◆ Directions ◆
Count the lines in the listing below that contain the string "farther". Give only the count.

Records:
-- Begin --

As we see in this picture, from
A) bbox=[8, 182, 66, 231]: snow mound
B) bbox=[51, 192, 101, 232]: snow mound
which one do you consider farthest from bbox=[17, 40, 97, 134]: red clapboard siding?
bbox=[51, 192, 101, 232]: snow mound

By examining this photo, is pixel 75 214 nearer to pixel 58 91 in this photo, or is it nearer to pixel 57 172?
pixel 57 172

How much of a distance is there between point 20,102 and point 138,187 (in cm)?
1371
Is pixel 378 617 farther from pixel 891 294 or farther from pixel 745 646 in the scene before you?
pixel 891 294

-- End --
-- Begin --

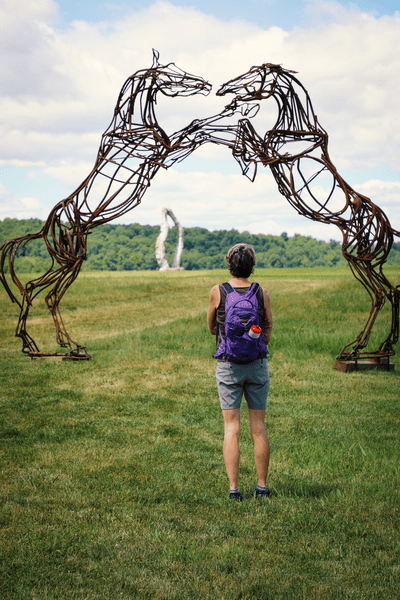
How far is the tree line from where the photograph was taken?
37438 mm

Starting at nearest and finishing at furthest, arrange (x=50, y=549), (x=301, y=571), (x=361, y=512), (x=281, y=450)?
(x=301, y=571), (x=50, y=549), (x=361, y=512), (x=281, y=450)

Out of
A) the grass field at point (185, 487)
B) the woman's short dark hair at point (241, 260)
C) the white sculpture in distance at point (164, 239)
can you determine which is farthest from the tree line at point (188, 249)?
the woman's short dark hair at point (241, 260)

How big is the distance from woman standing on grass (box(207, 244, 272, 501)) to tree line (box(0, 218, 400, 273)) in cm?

-- End --
-- Begin --

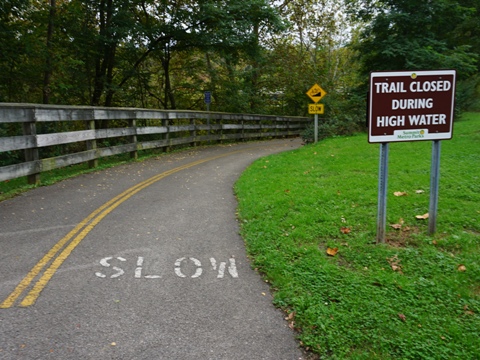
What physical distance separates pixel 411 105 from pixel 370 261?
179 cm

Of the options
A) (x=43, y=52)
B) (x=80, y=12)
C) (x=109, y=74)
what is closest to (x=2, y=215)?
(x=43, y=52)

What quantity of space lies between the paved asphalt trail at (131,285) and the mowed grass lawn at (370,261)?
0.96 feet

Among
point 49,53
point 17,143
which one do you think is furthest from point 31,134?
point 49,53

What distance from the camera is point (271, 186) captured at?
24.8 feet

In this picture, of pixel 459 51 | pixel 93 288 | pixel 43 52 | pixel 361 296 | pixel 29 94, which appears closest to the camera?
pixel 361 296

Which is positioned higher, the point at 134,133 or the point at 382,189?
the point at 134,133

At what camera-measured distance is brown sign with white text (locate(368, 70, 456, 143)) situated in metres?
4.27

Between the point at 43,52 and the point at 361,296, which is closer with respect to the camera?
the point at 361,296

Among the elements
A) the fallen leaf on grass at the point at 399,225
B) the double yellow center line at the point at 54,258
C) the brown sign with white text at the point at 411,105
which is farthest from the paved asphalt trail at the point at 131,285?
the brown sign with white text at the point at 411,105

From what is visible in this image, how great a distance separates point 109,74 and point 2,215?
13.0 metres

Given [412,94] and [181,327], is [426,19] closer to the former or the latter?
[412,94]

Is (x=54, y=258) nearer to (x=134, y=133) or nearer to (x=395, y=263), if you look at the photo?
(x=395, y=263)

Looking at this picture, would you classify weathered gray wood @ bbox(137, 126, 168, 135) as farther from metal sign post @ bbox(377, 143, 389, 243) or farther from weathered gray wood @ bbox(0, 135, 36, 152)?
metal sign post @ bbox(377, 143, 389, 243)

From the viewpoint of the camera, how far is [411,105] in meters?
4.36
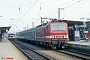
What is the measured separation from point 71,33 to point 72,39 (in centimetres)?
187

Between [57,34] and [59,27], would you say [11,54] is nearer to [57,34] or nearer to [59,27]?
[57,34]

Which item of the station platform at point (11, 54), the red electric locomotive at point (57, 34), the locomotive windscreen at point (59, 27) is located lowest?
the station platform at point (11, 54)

-- End --

◆ Written answer ◆
2